Карл Великий – австразиец, и многие называют его тевтоном. Я лично не вижу в этом ничего плохого, если поспешить добавить, что этот тевтон был одним из основателей нашего французского единства; если провозгласить, что он чудесно понял римское величие и, что еще более чудесно, усвоил и отождествил себя с ним. Да, проницательный взгляд сына Пипина разглядел все благородные элементы древнего мира: он схватил их сильной рукой и ввел в строительство нового мира. Тем не менее есть другое величие, которое он понял лучше и любил более страстно: это величие Христа и Церкви. Он посвятил им свое дело; он отдал им свою жизнь. Однако суровые и мудрые предписания Церкви иногда ранили эту гордую душу, которая охотно бы воспротивилась; но он смирял себя и падал на колени. Даже если бы ярмо папы было невыносимым, восклицал он, нужно оставаться в общении с ним. И он склонялся под этим ярмом, которое никогда не было невыносимым, но тяжесть которого salutary и мягка.

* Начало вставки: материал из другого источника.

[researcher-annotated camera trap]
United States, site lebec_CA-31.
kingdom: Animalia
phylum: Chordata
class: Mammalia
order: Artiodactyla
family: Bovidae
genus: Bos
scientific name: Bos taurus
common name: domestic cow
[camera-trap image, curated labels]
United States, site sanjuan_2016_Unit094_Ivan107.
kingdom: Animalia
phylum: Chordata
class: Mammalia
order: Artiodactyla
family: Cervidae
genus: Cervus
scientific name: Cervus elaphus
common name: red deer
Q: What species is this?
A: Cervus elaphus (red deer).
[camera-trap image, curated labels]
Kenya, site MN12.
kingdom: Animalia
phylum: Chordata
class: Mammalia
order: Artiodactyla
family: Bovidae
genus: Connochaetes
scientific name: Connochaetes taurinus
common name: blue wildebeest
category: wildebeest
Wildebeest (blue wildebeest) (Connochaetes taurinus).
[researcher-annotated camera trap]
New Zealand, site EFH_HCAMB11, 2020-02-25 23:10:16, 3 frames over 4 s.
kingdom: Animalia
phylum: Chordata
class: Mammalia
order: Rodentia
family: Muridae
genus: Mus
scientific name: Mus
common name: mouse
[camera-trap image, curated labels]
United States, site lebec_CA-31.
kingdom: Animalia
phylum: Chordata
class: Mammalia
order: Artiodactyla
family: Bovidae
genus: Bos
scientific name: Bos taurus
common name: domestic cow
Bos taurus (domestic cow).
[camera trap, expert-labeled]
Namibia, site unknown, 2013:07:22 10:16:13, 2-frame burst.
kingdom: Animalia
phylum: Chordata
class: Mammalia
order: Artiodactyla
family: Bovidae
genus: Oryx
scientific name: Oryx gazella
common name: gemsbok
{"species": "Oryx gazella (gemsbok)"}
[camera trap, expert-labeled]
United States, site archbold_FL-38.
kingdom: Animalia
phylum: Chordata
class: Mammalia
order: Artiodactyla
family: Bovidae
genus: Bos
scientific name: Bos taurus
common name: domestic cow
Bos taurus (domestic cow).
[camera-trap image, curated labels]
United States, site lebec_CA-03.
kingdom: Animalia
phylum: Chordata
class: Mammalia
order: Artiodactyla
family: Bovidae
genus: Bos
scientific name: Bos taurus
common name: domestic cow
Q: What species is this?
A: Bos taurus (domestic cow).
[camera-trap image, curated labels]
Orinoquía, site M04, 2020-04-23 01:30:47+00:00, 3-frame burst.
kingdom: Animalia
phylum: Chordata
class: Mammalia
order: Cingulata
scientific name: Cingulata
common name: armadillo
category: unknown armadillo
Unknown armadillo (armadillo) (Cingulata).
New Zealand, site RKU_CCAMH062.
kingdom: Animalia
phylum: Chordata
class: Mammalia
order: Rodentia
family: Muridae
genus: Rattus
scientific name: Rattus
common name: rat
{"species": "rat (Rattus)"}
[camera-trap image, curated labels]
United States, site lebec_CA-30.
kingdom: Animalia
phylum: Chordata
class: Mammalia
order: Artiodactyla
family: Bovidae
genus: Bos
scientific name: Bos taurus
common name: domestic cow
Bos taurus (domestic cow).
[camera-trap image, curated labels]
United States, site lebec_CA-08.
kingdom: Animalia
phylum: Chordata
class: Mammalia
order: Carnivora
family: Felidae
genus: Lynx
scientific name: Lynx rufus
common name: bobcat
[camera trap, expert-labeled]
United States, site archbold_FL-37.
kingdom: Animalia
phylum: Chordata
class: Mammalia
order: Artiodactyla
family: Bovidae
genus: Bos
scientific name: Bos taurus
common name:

Был ли он тевтоном, не важно. Бог взял его за руку и сделал, можно сказать, своим сотрудником в деле спасения христианства и мира. Кроме того, доказано, что германский элемент – один из тех, что составляют нашу французскую национальность, и я не понимаю этих так называемых историков, которые не видят германцев ни в нашей нации, ни в наших нравах, ни в наших законах. Их влияние было значительным, и бесполезно пытаться это отрицать. Я помню, что за два или три года до роковой войны 1870 года один из наших самых знаменитых дипломатов говорил мне об этом и добавил: Какой интерес нам оставлять Пруссии представлять себя единственным представителем германской расы? Разве у нас самих нет нескольких капель германской крови в жилах? Только в конце VIII века существовали два вида германцев. Одни хотели оставаться варварами и язычниками; другие хотели действовать как крещеные, любя Церковь, и как умные люди, романизируясь. Первые желали бесконечно продолжать период нашествий; вторые хотели остановиться. Карл Великий был из последних и воевал с первыми. Вся его роль заключается в этих немногих словах.